The judge said he was intrigued by this burgeoning field of endocrinology (the study of hormones), but these insights were not going to keep two murderers out of jail. The boys were each sentenced to life in prison.
For nearly a century, we have tried to use all kinds of tests to predict human behavior. Around the same time as the trial, Dr. Louis Berman, a New York City doctor, claimed he could look at people and figure out which of their many hormone-spewing glands controlled them. He labeled people “thyroid types” or “adrenal types,” based on some dubious assessment. He also said he could forecast their future — whether they’d become leaders, or movie stars, or criminals. Berman’s ambitions were lofty: He wanted to use his “skills” to evaluate school children and predict their futures. If a kid were destined for a wayward life, he’d prescribe preventive hormone therapy. He wrote books that the public adored and his colleagues loathed. Like many ideas based on conjure rather than data, his theory faded away.

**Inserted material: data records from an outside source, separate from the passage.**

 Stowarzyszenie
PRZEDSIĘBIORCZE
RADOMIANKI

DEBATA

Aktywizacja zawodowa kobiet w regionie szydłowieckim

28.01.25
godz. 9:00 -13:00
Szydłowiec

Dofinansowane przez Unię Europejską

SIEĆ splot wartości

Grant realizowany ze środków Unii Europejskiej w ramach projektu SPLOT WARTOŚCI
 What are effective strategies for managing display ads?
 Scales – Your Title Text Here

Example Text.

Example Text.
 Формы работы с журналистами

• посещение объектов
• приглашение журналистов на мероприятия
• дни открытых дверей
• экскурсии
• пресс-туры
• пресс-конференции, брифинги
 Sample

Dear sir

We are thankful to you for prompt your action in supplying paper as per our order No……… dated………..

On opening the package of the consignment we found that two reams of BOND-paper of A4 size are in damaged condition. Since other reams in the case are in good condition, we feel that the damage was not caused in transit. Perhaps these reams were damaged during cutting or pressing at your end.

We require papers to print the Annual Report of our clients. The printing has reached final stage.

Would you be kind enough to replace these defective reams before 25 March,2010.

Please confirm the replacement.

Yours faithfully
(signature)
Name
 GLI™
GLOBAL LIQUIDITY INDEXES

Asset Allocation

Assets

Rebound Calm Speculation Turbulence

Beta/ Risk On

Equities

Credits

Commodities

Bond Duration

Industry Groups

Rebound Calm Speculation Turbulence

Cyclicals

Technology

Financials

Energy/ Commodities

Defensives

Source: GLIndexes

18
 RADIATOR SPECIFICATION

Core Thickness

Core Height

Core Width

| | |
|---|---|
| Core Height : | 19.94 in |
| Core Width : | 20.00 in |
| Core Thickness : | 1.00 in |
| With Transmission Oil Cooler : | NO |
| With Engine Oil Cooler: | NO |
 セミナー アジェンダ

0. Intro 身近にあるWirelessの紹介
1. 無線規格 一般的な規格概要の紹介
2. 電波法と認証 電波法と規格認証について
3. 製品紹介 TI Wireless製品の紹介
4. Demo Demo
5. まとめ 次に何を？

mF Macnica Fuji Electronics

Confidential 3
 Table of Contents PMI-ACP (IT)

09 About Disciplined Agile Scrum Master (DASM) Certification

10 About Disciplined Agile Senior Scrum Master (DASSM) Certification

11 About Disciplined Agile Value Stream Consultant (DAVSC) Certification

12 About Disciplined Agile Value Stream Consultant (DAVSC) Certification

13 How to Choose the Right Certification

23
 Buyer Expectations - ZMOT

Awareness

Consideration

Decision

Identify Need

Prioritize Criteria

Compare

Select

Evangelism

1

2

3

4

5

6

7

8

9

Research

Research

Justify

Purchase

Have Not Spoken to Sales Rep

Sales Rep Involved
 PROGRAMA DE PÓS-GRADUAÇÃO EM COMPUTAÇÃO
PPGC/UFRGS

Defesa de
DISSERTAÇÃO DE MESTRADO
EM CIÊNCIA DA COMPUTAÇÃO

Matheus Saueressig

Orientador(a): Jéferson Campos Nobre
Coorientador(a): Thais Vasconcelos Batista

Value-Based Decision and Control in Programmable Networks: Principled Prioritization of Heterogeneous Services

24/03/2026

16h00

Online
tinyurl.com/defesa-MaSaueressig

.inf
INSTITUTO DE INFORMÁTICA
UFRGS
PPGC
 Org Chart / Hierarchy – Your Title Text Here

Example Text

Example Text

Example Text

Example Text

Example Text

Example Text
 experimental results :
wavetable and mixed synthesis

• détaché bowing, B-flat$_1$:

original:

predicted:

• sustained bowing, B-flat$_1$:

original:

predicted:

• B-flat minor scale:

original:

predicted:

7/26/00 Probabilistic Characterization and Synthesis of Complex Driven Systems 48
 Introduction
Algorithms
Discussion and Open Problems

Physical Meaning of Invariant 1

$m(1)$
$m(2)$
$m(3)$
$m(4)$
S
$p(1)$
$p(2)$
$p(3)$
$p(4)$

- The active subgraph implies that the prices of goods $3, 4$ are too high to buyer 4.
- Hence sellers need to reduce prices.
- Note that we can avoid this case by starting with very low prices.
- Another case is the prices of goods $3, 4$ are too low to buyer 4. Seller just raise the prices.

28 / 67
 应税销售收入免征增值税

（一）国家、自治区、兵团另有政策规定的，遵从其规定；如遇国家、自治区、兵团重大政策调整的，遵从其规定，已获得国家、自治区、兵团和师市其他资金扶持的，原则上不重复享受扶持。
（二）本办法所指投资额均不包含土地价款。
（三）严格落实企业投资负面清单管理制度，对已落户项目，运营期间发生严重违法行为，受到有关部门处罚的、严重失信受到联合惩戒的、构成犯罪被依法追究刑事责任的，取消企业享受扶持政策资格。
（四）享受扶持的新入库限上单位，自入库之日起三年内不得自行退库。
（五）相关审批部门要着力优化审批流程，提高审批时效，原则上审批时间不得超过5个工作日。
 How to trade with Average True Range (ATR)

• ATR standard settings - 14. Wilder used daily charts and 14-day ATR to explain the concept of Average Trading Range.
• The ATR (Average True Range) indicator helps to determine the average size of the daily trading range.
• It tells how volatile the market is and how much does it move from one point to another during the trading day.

We’ve tried for nearly a century to figure out ways to predict who is likely to be a killer, and then take extra cautions with those people. Last week, during a news conference about the flu epidemic, Alex M. Azar, the U.S. Department of Health and Human Services Secretary, began addressing the recent Florida massacre by saying that the administration needs to be “laser-focused on getting Americans with mental illness the help they need.”
That’s a nice idea. Those with mental health issues should get the therapy they deserve. We don’t need to stigmatize mental illness even further by assuming that anyone suffering from mental illness is a potential murderer. In a scientific article from 2015, published in the American Journal of Public Health, the authors write that the mentally ill are “far more likely to be assaulted by others or shot by the police than to commit violent crimes themselves.”
I’ve spent the past seven years exploring the history of hormones and the science of hormones and behavior. We’ve made great strides. We have more insight into the ways that hormones can make us moody or hungry or tired. We have hormone medicines that can help people with dysfunctional glands. But our notions of predicting a “killer instinct” are, at best, wishy-washy.
We are kidding ourselves if we think we can predict the next killer with tests based on hormones or surveys or any kind of chemical assessments. Politicians and others may look to these studies, because they provide a good sound bite, but we need to reread the history of medicine and the recent history of killing sprees to appreciate that it’s highly unlikely we are going to find the sure-fire predictive test and then provide all of the best preventative care necessary to prevent the next massacre.